Revista Consultor Jurídico, 11 de agosto de 2020
No último dia 4, o Supremo Tribunal Federal finalmente deu fim à discussão acerca da incidência da contribuição previdenciária sobre o salário-maternidade, por meio do julgamento do RE nº 576.967, sob a sistemática da repercussão geral, em que, por maioria de votos (7 a 4), fixou a tese de que "é inconstitucional a incidência de contribuição previdenciária a cargo do empregador sobre o salário-maternidade". A discussão foi originada em razão da interposição de recurso por contribuinte contra decisão do TRF 4ª Região que havia considerado constitucional a tributação.
Os principais argumentos do contribuinte pelo pecurso analisado pelo Supremo foram no sentido de que o salário-maternidade trata-se, na realidade, de uma sistemática de suporte à mulher gestante durante o período de inatividade, de modo que tal verba não poderia configurar natureza remuneratória, afastando-se, assim, a incidência da contribuição previdenciária. Outro ponto forte da argumentação consiste na demonstração de que a verba não possui caráter habitual, de tal modo que não entraria no entendimento que sustenta a tributação previdenciária com base na habitualidade dos recursos. A Fazenda Nacional, em contrapartida, sustenta que a mulher gestante continua abrangida pela folha de salários durante o período de afastamento, o que justificaria a natureza salarial da verba, que supostamente seria destinada com caráter de remuneração.
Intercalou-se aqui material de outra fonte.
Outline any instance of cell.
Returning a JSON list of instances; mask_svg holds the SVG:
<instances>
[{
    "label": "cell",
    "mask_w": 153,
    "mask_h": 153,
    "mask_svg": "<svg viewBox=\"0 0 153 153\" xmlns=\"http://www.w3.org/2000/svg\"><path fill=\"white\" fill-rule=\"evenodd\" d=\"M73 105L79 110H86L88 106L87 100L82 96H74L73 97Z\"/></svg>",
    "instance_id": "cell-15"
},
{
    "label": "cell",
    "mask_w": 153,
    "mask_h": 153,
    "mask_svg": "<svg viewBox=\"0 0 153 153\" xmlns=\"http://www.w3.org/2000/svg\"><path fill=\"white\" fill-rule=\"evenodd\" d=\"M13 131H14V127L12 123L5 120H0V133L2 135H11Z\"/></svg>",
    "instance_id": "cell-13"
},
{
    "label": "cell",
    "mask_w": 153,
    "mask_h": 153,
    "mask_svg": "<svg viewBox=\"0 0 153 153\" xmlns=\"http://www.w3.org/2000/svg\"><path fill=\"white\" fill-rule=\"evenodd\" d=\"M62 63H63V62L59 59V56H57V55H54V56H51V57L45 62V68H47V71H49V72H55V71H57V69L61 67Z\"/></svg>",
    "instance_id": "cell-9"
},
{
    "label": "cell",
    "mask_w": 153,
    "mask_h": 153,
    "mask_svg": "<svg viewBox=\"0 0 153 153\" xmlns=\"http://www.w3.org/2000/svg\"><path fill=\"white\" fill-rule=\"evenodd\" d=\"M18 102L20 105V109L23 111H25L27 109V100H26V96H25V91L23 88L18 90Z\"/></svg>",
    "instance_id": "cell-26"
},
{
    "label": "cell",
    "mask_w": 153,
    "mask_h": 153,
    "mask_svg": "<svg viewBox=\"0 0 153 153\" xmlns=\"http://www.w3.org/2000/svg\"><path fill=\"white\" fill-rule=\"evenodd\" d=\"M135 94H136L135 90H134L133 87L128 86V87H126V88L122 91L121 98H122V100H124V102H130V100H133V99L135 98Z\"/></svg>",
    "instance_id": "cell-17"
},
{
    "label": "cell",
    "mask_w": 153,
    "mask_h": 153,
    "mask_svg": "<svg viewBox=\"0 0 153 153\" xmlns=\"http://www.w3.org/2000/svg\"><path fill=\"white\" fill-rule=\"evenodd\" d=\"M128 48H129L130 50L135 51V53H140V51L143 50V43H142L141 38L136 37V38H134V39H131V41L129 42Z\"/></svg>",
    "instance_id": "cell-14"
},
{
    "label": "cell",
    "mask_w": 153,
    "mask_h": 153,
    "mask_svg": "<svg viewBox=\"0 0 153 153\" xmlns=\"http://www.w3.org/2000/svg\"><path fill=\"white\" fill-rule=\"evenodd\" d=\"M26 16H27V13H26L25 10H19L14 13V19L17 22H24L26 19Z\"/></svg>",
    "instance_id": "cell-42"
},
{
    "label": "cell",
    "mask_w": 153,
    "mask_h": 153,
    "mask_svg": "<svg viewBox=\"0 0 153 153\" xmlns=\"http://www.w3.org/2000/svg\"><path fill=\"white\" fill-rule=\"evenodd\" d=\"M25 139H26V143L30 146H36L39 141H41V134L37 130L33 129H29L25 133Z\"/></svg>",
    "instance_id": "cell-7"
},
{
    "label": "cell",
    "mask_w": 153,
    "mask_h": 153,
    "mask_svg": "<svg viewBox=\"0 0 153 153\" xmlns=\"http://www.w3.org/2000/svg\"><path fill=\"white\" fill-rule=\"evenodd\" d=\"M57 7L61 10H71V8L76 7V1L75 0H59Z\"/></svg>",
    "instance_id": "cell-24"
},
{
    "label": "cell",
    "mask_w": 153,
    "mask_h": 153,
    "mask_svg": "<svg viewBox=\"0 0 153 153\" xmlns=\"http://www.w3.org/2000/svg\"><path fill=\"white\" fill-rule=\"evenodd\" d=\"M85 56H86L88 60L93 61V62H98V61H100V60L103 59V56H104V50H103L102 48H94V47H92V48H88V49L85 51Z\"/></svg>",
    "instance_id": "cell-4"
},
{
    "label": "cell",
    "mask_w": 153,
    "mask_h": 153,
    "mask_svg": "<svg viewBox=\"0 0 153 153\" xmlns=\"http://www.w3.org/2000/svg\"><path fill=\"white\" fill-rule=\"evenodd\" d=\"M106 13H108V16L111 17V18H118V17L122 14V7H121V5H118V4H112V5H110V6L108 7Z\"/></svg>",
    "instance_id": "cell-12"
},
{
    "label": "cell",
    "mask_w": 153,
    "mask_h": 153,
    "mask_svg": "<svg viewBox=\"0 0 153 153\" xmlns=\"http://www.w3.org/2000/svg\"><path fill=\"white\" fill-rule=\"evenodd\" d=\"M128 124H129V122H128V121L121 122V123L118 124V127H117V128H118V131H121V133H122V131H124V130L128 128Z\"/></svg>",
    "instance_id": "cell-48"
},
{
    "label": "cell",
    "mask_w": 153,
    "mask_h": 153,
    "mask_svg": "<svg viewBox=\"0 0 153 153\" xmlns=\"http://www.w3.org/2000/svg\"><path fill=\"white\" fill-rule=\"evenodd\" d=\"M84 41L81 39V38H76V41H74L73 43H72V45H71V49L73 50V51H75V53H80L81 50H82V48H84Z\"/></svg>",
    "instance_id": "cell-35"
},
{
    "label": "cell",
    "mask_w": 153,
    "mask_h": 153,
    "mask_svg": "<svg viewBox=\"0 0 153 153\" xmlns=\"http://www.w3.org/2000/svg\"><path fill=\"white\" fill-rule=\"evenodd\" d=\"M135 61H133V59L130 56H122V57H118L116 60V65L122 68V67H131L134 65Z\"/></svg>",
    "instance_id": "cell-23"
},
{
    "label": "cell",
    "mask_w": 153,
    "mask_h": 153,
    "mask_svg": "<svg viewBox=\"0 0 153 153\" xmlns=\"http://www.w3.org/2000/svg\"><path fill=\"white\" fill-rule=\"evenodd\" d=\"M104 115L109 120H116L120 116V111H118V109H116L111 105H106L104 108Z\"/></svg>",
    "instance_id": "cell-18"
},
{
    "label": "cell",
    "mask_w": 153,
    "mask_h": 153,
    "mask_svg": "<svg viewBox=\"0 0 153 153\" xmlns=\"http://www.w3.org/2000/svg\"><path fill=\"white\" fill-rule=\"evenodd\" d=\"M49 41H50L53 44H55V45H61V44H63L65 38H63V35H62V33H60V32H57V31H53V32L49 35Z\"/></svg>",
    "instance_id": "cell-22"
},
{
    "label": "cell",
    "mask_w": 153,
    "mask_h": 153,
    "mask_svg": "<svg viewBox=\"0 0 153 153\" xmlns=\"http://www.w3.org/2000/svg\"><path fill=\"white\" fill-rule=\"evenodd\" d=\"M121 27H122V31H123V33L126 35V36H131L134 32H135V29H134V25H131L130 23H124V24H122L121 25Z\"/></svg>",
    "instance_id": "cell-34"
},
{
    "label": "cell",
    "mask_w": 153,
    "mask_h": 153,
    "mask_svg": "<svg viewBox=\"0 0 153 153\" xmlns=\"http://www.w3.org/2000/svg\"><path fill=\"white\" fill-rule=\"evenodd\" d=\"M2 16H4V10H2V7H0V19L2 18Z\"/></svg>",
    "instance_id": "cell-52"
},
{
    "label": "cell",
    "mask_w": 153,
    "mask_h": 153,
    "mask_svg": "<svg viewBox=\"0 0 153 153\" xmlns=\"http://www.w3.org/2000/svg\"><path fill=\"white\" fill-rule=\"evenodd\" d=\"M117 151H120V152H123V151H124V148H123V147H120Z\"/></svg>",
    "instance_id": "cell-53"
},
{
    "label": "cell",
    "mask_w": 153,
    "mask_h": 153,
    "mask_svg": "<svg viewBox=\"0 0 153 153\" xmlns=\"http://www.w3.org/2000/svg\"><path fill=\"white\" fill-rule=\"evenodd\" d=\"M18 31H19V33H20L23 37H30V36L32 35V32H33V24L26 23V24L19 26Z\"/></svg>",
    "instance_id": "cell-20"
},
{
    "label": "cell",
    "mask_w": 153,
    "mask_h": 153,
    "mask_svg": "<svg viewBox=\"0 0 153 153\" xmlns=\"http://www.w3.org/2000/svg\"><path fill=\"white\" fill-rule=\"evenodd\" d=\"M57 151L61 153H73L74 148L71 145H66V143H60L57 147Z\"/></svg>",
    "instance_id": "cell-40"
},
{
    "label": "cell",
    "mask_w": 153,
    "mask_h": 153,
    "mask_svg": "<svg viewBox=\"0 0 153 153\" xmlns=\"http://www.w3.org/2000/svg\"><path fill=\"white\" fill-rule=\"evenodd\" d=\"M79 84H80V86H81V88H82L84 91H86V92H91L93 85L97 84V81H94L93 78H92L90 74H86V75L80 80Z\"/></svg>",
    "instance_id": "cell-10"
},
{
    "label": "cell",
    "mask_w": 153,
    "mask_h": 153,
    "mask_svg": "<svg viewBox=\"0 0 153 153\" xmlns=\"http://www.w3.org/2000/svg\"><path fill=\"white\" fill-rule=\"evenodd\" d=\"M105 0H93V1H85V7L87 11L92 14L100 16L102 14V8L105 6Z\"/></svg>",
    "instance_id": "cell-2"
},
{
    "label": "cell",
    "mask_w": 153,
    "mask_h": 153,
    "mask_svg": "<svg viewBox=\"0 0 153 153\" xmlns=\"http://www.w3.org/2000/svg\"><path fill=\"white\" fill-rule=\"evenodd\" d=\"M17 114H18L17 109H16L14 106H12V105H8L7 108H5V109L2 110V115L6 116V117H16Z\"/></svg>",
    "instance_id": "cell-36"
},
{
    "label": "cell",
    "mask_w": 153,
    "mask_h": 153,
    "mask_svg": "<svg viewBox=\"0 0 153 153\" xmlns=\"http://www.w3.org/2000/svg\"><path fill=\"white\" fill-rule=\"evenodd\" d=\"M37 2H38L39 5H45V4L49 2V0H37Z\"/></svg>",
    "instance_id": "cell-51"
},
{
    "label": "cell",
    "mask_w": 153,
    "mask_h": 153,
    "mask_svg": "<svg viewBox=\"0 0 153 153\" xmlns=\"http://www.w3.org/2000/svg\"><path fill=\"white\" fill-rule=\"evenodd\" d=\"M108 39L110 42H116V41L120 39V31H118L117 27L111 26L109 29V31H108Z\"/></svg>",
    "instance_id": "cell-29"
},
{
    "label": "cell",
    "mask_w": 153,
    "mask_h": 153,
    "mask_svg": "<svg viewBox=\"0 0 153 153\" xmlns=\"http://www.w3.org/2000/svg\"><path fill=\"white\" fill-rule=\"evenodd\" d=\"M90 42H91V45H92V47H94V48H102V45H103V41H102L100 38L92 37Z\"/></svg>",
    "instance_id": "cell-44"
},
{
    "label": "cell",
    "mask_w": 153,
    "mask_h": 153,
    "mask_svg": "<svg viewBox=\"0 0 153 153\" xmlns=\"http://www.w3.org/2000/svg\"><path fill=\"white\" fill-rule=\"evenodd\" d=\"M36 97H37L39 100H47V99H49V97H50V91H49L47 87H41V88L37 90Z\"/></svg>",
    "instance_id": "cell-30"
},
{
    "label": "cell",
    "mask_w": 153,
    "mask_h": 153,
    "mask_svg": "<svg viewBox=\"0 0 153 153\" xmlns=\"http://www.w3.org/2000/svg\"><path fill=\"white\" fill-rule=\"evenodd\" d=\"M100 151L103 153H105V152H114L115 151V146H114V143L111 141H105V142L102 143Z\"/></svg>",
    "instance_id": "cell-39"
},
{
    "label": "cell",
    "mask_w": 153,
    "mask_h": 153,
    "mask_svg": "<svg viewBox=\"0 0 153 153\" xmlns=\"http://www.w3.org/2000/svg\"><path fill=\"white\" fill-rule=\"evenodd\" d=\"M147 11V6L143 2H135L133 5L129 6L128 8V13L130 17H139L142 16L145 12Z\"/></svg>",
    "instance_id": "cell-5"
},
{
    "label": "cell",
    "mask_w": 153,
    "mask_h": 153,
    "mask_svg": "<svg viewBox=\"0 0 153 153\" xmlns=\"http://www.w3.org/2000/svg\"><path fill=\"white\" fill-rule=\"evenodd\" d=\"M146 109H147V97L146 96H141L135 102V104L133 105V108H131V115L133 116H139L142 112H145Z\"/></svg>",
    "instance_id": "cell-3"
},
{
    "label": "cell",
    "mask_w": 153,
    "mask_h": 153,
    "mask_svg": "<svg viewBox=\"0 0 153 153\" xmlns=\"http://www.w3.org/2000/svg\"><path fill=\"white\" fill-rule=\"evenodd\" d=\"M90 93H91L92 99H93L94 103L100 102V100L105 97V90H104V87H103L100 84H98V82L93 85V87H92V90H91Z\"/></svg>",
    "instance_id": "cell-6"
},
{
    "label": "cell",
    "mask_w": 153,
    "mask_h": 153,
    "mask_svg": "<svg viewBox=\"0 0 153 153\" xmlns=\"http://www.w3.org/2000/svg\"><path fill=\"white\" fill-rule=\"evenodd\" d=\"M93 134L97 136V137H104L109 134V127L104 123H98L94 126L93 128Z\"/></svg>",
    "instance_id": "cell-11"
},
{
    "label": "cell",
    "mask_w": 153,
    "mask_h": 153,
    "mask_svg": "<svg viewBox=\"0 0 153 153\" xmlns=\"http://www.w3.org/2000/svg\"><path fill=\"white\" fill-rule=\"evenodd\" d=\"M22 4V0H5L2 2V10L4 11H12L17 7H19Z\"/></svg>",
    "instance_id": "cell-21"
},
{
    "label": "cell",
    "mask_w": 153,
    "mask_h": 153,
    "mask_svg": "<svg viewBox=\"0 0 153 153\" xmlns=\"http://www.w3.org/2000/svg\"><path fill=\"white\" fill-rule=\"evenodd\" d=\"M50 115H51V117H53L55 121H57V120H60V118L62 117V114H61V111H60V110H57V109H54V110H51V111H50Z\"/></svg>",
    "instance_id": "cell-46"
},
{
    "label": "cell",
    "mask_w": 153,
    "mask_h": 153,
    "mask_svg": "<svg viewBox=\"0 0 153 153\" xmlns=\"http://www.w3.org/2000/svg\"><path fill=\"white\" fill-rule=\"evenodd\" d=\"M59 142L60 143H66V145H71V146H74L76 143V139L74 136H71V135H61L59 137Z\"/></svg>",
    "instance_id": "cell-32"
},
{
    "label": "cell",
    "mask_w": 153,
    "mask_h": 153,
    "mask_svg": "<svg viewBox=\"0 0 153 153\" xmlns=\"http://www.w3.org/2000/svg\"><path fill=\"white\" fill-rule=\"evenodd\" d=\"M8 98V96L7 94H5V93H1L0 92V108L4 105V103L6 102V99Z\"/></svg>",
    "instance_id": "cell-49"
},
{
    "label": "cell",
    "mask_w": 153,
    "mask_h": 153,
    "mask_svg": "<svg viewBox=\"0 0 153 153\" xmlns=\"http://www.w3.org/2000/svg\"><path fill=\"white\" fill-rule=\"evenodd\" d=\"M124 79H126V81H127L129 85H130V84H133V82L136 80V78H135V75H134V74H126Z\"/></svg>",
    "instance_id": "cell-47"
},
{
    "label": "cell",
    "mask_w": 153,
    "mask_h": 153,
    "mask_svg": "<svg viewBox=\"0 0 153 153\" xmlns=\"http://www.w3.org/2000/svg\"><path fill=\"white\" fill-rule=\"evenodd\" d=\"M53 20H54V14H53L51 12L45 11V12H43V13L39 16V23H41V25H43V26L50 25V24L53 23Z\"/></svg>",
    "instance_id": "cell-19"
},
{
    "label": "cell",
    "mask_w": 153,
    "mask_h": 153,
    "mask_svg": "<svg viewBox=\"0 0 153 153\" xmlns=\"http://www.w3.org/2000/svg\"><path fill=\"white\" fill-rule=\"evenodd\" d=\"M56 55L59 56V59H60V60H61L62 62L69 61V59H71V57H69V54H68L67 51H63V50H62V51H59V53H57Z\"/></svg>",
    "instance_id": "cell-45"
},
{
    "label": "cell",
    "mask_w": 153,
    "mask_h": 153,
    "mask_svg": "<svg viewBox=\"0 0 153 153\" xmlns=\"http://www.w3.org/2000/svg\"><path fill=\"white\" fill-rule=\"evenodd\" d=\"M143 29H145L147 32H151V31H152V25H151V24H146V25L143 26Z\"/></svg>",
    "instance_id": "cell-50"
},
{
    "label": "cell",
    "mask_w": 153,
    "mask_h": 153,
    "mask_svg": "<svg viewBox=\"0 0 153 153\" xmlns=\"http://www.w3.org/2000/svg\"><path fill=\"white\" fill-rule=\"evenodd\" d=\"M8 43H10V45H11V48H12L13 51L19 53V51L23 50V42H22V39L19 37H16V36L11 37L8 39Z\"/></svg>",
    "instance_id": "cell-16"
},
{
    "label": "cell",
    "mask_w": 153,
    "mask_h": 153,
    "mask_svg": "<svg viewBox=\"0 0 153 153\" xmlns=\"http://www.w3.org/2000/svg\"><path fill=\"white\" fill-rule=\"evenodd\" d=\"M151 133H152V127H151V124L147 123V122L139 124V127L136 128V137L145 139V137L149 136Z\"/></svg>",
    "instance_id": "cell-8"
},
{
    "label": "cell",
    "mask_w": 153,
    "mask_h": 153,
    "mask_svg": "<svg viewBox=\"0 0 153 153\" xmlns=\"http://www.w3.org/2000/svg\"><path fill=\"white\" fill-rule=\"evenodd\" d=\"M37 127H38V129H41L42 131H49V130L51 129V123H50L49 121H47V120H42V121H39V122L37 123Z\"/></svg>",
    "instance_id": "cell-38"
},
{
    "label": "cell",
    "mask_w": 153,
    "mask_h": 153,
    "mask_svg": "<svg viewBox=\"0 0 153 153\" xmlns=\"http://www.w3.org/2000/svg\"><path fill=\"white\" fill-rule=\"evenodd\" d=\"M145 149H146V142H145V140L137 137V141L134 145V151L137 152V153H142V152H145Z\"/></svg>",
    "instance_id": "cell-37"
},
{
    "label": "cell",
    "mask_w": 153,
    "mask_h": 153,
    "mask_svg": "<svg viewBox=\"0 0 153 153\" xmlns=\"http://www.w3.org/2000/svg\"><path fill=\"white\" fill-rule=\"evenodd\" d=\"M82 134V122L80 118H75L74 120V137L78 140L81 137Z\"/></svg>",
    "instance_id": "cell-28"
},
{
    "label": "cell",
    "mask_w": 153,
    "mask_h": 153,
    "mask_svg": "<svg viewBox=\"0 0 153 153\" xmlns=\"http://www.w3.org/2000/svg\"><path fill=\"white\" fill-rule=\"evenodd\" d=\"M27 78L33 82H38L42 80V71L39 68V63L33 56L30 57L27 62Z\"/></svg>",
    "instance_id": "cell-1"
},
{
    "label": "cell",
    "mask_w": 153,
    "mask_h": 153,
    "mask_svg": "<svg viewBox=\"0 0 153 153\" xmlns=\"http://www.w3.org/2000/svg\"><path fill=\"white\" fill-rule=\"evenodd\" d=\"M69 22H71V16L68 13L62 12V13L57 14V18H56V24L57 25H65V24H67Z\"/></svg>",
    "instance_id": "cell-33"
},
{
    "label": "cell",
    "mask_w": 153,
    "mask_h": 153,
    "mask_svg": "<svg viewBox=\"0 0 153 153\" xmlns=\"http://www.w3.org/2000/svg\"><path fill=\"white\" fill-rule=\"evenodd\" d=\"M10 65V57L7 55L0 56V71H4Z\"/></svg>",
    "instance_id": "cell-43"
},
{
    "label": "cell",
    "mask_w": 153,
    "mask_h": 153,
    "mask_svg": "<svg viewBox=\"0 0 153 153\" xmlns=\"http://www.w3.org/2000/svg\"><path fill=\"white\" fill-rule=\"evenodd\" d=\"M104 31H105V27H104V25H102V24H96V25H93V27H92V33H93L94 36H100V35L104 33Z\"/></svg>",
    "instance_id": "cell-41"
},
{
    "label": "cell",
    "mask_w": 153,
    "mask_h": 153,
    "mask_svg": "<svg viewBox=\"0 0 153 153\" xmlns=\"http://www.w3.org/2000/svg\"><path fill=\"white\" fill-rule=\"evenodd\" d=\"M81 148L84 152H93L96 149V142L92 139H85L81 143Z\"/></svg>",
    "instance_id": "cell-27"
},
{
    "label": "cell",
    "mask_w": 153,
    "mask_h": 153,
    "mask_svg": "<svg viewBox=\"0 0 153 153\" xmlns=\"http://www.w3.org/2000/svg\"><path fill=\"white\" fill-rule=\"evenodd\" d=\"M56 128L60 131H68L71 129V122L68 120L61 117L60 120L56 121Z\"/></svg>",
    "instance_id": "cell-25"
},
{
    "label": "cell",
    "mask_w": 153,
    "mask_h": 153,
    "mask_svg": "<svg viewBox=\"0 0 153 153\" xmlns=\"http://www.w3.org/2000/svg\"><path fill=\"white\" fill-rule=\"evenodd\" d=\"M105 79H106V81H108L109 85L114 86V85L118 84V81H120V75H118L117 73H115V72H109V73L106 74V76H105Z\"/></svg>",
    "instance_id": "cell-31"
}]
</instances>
De acordo com o voto do ministro relator Luís Roberto Barroso, que foi acompanhado pelos ministros Luiz Edson Fachin, Rosa Weber, Cármen Lúcia, Marco Aurélio, Celso de Mello e Luiz Fux, a tributação do salário-maternidade desestimula a contratação de mulheres, gerando discriminação incompatível com a Constituição Federal. Afirmou o ministro que o afastamento dessa tributação "privilegia a isonomia, a proteção da maternidade e da família, e a diminuição de discriminação entre homens e mulheres no mercado de trabalho".
Ainda, o ministro relator entendeu que os critérios para a tributação do salário-maternidade não foram preenchidos, uma vez que tal verba não possui caráter remuneratório (ou seja, não se destina à contraprestação pelo trabalho), bem como não se caracteriza ganho habitual, uma vez que a gestação não é um estado habitual da mulher, sendo, portanto, inconstitucional também por esse viés.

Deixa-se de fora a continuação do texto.